All week, Burberry has been trailing its epic outdoor SS21 happening with images that evoke the power of nature, including huge waves crashing on a lighthouse. “I have always had a very deep, emotional connection to nature. I grew up by the lakes in Italy and I have been so lucky in my life, travelling and seeing so much of the beauty of this world. And then especially recently, I have had these thoughts always in my head about escapism, wanting to explore and experience being outside again,” said Riccardo Tisci ahead of the show.
That yearning for freedom was amplified by the fact that he designed the collection during lockdown, drawing every outfit himself rather than delegating to his design team (which is normal practice for creative directors of big houses).
This collection, entitled In Bloom, was his most personal yet for Burberry, presented in an unprecedented way: a live event, held in nature, but streamed live on Twitch. There was even a Superbowl-style, pre-event chat show featuring 10 Magazine’s current cover star Erykah Badu, Rosalia, Steve Lacy and Bella Hadid to help stoke Burberry’s the global audience.
The show began with models, accompanied by mysterious black-suited bodyguards, walking through the woods to take their places around a specially constructed metal mesh cyclorama where they – along with the audience at home – watched a mesmerising performance-art piece by Anne Imhof, with live music provided by the androgynous tones of Eliza Douglas.
All of these threads tied into Tisci’s narrative of the ocean and the land and a mythical love affair between and mermaid and a shark. This played out in the clothes which flipped between the rugged and the romantic. The sou’wester hats, ponchos, hardy denim and striped knits of the seafarer’s wardrobe contrasted with the gleaming crystalline finery, hybrid tailoring, allegorical prints and wave pattern trench coats of the mythical mer-people.
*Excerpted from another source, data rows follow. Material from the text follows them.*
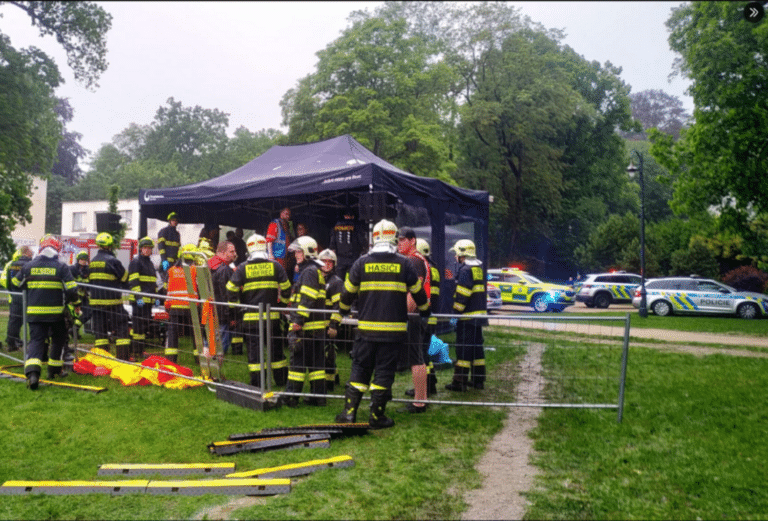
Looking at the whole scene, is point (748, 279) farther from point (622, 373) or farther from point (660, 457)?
point (660, 457)

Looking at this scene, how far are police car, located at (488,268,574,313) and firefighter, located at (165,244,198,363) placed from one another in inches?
624

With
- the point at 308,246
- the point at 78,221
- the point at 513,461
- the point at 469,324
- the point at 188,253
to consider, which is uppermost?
the point at 78,221

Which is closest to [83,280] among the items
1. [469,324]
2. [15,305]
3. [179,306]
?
[15,305]

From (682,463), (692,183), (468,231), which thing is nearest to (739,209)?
(692,183)

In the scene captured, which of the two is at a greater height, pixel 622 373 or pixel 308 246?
pixel 308 246

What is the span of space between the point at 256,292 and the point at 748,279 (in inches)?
1026

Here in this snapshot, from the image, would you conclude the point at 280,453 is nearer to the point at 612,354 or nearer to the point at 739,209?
the point at 612,354

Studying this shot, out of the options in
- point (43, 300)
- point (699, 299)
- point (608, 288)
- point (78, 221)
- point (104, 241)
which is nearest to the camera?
point (43, 300)

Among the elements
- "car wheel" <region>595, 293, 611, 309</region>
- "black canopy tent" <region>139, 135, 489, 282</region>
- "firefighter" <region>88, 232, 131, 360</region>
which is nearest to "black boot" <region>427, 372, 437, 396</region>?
"black canopy tent" <region>139, 135, 489, 282</region>

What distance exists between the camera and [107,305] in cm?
848

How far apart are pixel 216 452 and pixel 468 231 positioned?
392 inches

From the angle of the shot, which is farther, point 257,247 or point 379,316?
point 257,247

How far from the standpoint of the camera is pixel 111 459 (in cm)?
511

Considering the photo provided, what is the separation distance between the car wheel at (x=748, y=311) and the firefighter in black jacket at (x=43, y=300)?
2123 centimetres
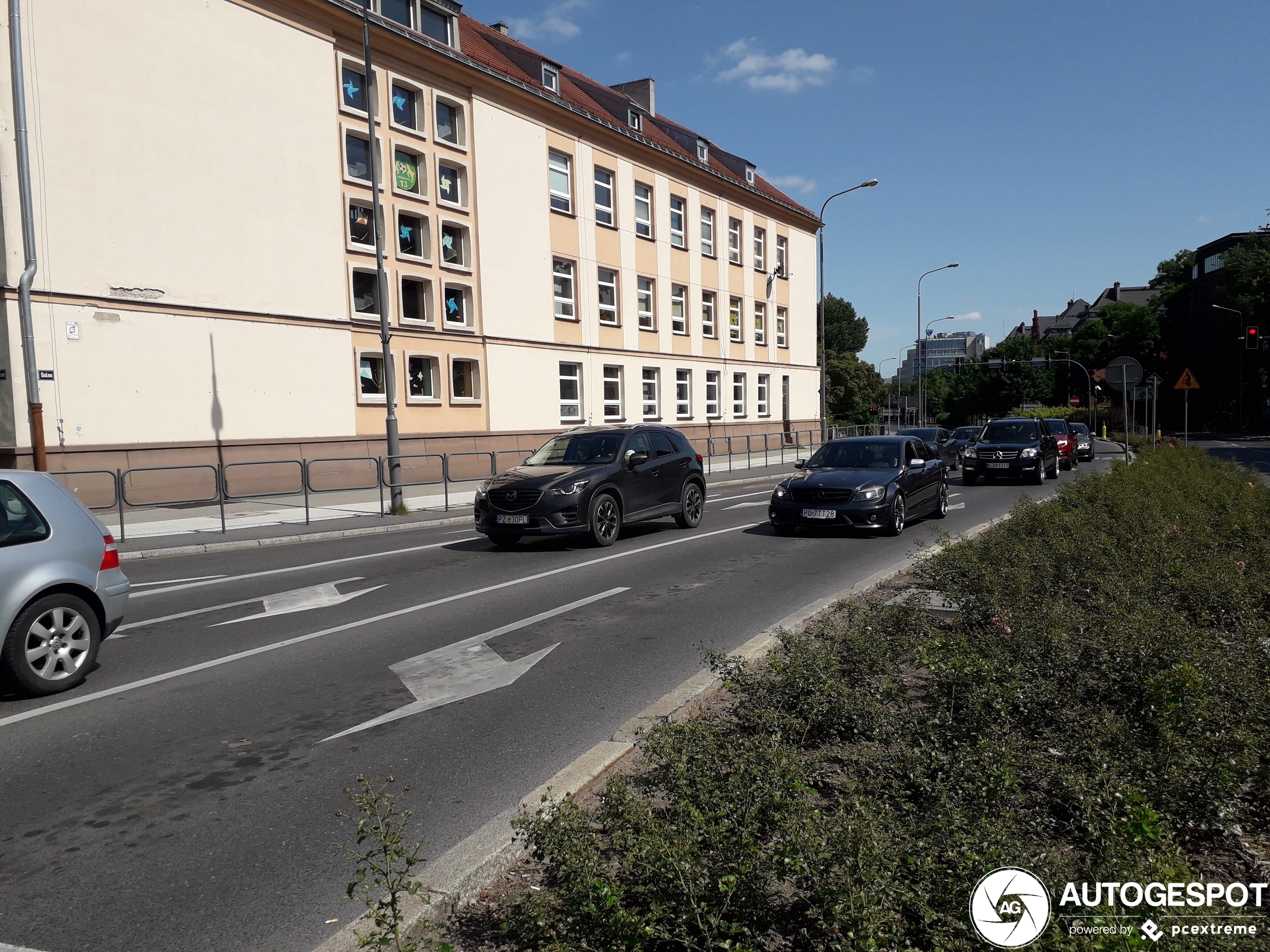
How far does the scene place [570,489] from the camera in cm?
1221

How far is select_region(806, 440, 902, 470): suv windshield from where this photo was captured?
1418 centimetres

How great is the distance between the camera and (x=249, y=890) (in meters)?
3.28

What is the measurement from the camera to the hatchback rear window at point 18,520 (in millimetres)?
5809

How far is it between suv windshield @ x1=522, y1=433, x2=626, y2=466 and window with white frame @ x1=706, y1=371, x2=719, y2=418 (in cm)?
2754

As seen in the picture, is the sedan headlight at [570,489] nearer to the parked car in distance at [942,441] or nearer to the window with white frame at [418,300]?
the window with white frame at [418,300]

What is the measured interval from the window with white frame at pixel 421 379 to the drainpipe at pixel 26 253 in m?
10.2

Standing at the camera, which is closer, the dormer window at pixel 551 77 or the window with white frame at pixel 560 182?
the window with white frame at pixel 560 182

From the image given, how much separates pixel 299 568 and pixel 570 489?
3.60 m

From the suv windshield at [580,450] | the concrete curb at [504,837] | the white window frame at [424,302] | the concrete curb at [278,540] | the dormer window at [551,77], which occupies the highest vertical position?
the dormer window at [551,77]

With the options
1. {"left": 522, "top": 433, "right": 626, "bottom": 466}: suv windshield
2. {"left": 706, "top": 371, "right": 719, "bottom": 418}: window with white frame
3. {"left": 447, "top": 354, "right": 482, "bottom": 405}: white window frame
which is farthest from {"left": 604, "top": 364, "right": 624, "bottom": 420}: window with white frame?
{"left": 522, "top": 433, "right": 626, "bottom": 466}: suv windshield

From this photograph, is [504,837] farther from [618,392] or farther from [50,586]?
[618,392]

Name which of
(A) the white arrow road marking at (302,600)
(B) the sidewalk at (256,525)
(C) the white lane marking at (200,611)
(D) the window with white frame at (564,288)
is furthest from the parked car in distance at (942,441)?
(C) the white lane marking at (200,611)

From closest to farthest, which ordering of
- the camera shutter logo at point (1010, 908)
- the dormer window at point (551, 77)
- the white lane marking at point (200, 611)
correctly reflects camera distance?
the camera shutter logo at point (1010, 908), the white lane marking at point (200, 611), the dormer window at point (551, 77)

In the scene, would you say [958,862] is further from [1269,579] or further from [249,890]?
[1269,579]
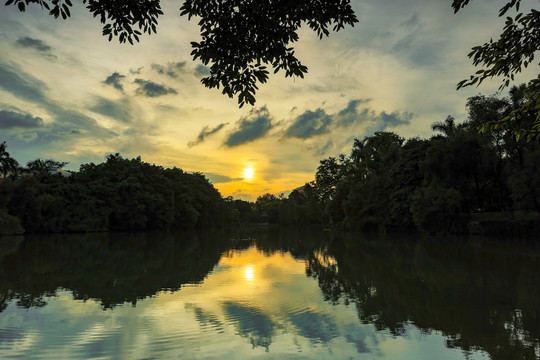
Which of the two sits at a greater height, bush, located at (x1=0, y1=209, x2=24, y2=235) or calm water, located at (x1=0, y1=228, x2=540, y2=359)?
bush, located at (x1=0, y1=209, x2=24, y2=235)

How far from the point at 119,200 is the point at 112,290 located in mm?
43155

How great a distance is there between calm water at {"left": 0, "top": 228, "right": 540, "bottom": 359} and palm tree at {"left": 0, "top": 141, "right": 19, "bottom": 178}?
41406 mm

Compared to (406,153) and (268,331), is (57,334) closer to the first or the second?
(268,331)

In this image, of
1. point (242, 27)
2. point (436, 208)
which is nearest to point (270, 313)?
point (242, 27)

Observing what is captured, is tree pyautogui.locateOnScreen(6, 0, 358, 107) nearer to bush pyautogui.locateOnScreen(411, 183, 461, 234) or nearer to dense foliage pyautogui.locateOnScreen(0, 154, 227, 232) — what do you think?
bush pyautogui.locateOnScreen(411, 183, 461, 234)

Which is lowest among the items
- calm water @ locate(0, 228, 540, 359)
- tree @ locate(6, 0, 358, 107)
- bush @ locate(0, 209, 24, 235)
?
calm water @ locate(0, 228, 540, 359)

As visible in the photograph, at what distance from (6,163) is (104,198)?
12924 millimetres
The trench played a central role with sculptural cut-outs and hybrid patchworks taking it way beyond the classic. If the focus was on the ebb and flow of the artist’s bodies, more than the static models who stood like a Greek chorus, spectating – then perhaps this was a comment on the place of fashion in a pandemic.
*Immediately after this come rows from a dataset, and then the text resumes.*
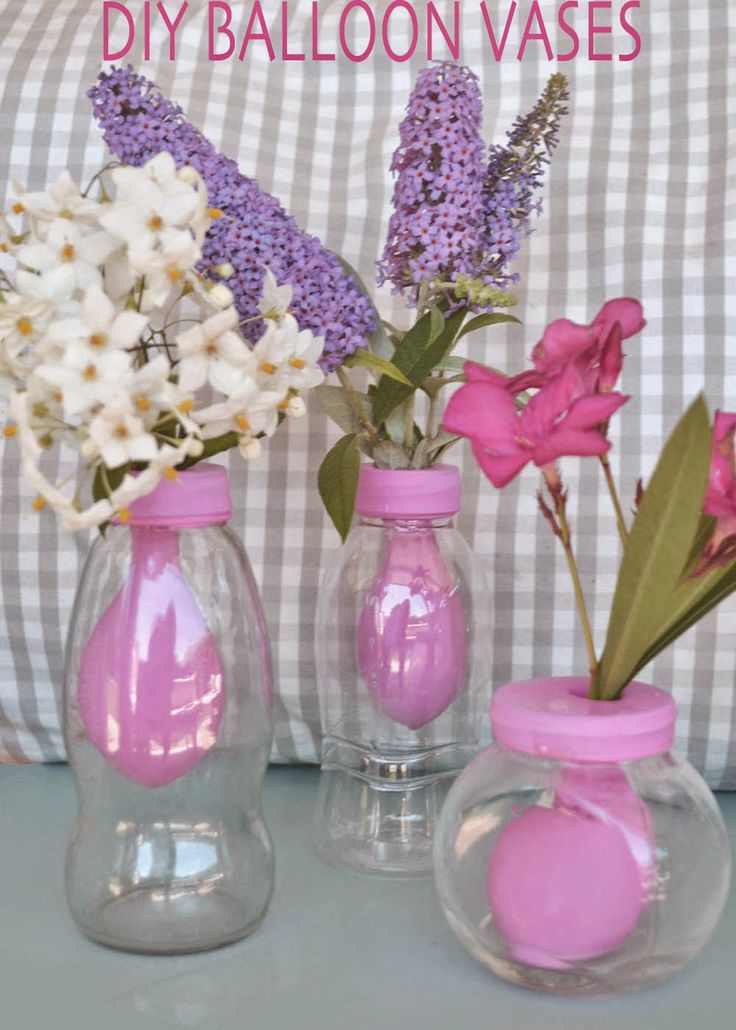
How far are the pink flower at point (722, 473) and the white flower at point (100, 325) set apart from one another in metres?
0.28

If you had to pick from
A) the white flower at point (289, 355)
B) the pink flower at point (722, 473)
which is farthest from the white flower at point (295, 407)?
the pink flower at point (722, 473)

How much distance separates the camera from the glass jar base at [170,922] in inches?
27.5

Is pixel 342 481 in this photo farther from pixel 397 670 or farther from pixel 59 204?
pixel 59 204

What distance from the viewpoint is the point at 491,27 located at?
1.03m

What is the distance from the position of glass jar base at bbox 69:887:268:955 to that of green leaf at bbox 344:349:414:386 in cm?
31

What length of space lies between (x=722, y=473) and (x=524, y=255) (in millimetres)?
407

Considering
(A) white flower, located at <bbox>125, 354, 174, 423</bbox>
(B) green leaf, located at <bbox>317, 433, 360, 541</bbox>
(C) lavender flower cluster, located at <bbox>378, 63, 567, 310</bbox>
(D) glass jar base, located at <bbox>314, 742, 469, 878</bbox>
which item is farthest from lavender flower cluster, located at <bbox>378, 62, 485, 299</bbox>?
(D) glass jar base, located at <bbox>314, 742, 469, 878</bbox>

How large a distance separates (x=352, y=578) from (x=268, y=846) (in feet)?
0.60

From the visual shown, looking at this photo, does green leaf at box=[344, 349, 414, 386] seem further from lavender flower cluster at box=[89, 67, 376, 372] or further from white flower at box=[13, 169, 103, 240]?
white flower at box=[13, 169, 103, 240]

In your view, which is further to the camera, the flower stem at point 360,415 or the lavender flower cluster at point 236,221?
the flower stem at point 360,415

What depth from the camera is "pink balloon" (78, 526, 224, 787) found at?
680 millimetres

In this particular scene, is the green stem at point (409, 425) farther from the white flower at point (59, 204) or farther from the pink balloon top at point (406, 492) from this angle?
the white flower at point (59, 204)

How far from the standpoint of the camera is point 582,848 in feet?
2.02

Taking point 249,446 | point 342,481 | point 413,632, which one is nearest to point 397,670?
point 413,632
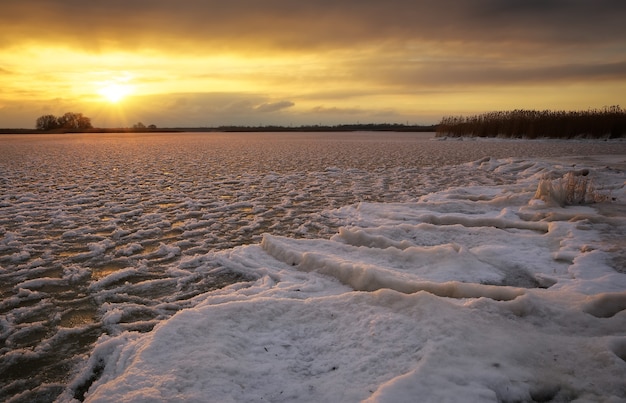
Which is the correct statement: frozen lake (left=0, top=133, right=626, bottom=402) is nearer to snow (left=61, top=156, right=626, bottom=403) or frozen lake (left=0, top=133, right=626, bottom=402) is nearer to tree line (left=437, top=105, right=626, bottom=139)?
snow (left=61, top=156, right=626, bottom=403)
In Tisci’s hands, fashion will always be a platform for something more than just clothes and when you have a platform as huge and global as Burberry, the message is further amplified. “I have always looked back to nature to inspire me creatively. There is this power and purity in nature and you know that sense of coming back to yourself and what is important in life,” says the designer. “I wanted to bring our community together in a creative experience in nature – it’s about reconnection.”